Lava, esplosioni e colate dalla bocca dell'Etna con "ricaduta di cenere" - VIDEO

28 febbraio 2017 ore 11:40, Lorenzo Ursica
Lava, esplosioni e colate dalla bocca dell'Etna con 'ricaduta di cenere' - VIDEO
L’Etna si è svegliato ancora più forte e non smette di fumare. Anzi. Lava, esplosioni e colate emergono dalla bocca che si è formata sulla sella tra il vecchio e il nuovo cratere di Sud-Est. 
"Dalle 18.00 (ora locale) di ieri, l'attività stromboliana dell'Etna al nuovo cratere di sud-est (Ncse), iniziata lo scorso 23 gennaio, si è gradualmente intensificata, generando una colata lavica che, dopo aver rapidamente raggiunto la base del cono, si è lentamente diretta verso Sud-Ovest, in direzione di Monte Frumento Supino".

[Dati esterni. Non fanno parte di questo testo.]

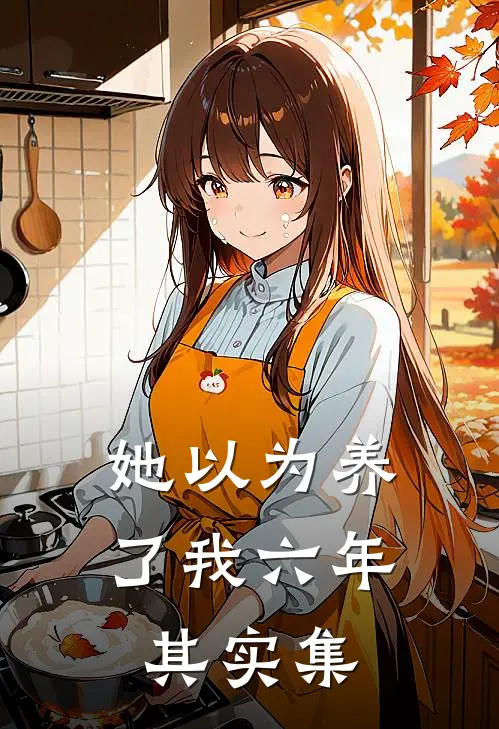 她以为养了我六年，其实集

 All'attività stromboliana, spiega l'Ingv, "si associa tuttora una emissione di cenere dal Ncse, che viene dispersa dai venti in direzione dei quadranti orientali. Sugli abitati di Zafferana e Linguaglossa è stata segnalata una modesta ricaduta di cenere": spiega l'Istituto Nazionale di Geofisica e Vulcanologia che da ieri ha rilevato una maggiore attività dell'Etna. Per quanto concerne il tremore vulcanico, prosegue l'Ingv "dopo il repentino incremento della sua ampiezza media, iniziato alle 18.00 di ieri, questa si è grossomodo stabilizzata su valori elevati dalle 20.00 in poi, registrando i massimi tra le 23.00 di ieri e le 01.00 di oggi". "Dalle prime ore di questa mattina, l'ampiezza media del tremore vulcanico, pur mantenendosi su valori elevati, ha mostrato modeste fluttuazioni" spiegano i vulcanologi. 
 "Le deformazioni del suolo, acquisite dalle stazioni Gps ad alta frequenza di campionamento, e i segnali clinometrici, non mostrano variazioni significative associate all'intensificarsi dell'attività eruttiva" chiariscono gli esperti.